Tarnów od kilku lat miał w planach budowę spalarni śmieci, w której utylizowane byłyby odpady z okolicznych powiatów. Urząd marszałkowski wykreślił jednak inwestycję z Planu Gospodarki Odpadami w Małopolsce co zablokowało dotacje na inwestycję. Teraz pojawiła się nowa szansa.
Wszystko dzięki zawiązanemu w Tarnowie Klastrowi Energii. Należy do niego tarnowski magistrat, Miejskie Przedsiębiorstwo Energetyki Cieplnej, Miejskie Przedsiębiorstwo Gospodarki Komunalnej, Przedsiębiorstwo Usług Komunalnych oraz Politechnika Krakowska.

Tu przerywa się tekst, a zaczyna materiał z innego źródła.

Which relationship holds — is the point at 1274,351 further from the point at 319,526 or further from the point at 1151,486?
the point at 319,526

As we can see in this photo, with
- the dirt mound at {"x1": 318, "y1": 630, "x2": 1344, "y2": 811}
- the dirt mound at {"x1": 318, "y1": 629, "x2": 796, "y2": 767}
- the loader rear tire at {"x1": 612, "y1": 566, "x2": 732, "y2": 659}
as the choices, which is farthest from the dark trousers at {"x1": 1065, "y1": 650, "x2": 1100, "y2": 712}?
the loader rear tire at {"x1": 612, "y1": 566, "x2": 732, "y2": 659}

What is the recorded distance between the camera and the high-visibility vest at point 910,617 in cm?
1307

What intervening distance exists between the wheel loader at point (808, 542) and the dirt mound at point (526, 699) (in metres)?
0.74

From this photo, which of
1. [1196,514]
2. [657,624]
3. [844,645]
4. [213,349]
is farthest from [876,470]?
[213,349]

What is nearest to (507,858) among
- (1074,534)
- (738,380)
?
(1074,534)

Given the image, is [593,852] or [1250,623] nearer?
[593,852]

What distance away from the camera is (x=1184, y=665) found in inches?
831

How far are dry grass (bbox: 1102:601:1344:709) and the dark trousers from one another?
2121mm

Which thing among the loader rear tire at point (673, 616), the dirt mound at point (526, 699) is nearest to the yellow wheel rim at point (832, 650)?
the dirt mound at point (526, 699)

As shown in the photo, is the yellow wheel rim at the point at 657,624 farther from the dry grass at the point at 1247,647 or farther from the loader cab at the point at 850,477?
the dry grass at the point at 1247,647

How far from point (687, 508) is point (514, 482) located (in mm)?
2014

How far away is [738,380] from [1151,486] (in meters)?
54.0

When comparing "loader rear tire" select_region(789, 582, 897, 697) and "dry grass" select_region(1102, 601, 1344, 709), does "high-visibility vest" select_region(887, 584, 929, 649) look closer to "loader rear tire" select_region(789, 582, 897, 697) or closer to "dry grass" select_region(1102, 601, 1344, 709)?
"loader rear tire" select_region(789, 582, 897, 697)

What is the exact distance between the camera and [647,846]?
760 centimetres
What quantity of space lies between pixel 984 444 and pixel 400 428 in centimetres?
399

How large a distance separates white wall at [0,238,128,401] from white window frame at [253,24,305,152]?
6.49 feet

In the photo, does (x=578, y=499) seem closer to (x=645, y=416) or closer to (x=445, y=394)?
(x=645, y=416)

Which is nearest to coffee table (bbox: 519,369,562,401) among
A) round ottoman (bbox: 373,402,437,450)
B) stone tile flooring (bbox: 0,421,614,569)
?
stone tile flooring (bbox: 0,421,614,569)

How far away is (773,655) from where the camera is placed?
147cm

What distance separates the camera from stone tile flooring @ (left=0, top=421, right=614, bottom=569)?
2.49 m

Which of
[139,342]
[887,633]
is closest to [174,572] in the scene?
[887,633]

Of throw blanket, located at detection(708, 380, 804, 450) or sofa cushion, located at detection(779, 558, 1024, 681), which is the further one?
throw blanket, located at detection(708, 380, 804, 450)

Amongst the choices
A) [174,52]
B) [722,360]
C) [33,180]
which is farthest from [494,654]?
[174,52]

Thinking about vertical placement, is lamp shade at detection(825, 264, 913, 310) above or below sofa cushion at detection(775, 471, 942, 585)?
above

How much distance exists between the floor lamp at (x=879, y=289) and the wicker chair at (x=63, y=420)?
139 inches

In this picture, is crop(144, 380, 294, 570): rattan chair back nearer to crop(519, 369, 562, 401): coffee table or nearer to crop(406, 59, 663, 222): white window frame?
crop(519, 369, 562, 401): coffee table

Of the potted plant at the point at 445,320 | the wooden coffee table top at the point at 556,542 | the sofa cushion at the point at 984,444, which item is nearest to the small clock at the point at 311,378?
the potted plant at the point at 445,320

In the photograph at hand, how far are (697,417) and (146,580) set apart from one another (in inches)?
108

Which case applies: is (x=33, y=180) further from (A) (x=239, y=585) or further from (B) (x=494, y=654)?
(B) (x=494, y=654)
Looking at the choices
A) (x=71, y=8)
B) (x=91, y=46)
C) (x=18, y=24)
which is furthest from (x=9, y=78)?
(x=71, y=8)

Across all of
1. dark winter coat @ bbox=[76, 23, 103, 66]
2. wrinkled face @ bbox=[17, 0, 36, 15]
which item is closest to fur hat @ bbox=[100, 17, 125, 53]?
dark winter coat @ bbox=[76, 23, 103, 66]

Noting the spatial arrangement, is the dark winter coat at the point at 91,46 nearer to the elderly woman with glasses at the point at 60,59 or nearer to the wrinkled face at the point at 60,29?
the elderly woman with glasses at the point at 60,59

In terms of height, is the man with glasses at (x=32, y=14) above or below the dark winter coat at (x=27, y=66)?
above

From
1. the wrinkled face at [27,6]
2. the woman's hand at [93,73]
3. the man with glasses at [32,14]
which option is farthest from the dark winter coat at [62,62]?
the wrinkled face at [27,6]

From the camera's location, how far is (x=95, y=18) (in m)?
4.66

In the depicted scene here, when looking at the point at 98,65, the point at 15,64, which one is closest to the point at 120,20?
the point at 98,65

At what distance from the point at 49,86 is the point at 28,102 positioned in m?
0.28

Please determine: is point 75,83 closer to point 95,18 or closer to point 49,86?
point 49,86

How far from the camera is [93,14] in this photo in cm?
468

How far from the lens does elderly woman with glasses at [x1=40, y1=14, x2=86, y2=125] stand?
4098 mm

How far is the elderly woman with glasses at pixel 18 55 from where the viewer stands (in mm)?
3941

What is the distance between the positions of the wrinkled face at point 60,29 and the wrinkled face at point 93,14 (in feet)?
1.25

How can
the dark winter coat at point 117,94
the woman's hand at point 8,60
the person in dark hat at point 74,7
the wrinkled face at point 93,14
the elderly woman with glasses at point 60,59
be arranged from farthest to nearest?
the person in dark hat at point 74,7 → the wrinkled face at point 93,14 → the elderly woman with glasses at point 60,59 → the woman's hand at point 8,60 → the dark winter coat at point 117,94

- W Tarnowie mamy paliwo, które znajduje się w odpadach komunalnych. Dzięki spalarni możemy je przetworzyć na ciepło, które może zaspokoić zapotrzebowania miasta w trzydziestu procentach - mówi Krzysztof Rodak, prezes MPEC Tarnów. Dodaje, że dzięki temu miasto zaoszczędzi 5 milionów złotych, które rocznie wydaje na zakup węgla. Drugie tyle miasto musi płacić za utylizację odpadów poza Tarnowem.
Obiekt będzie mógł spalić ok 40 tys. ton odpadów rocznie. Budowa takiej instalacji może pochłonąć nawet 100 mln zł. Ma powstać przy elektrociepłowni na Piaskówce. Miasto będzie starało się o dofinansowanie na ten cel z funduszy europejskich. Według założeń inwestycja może być gotowa w 2020 roku.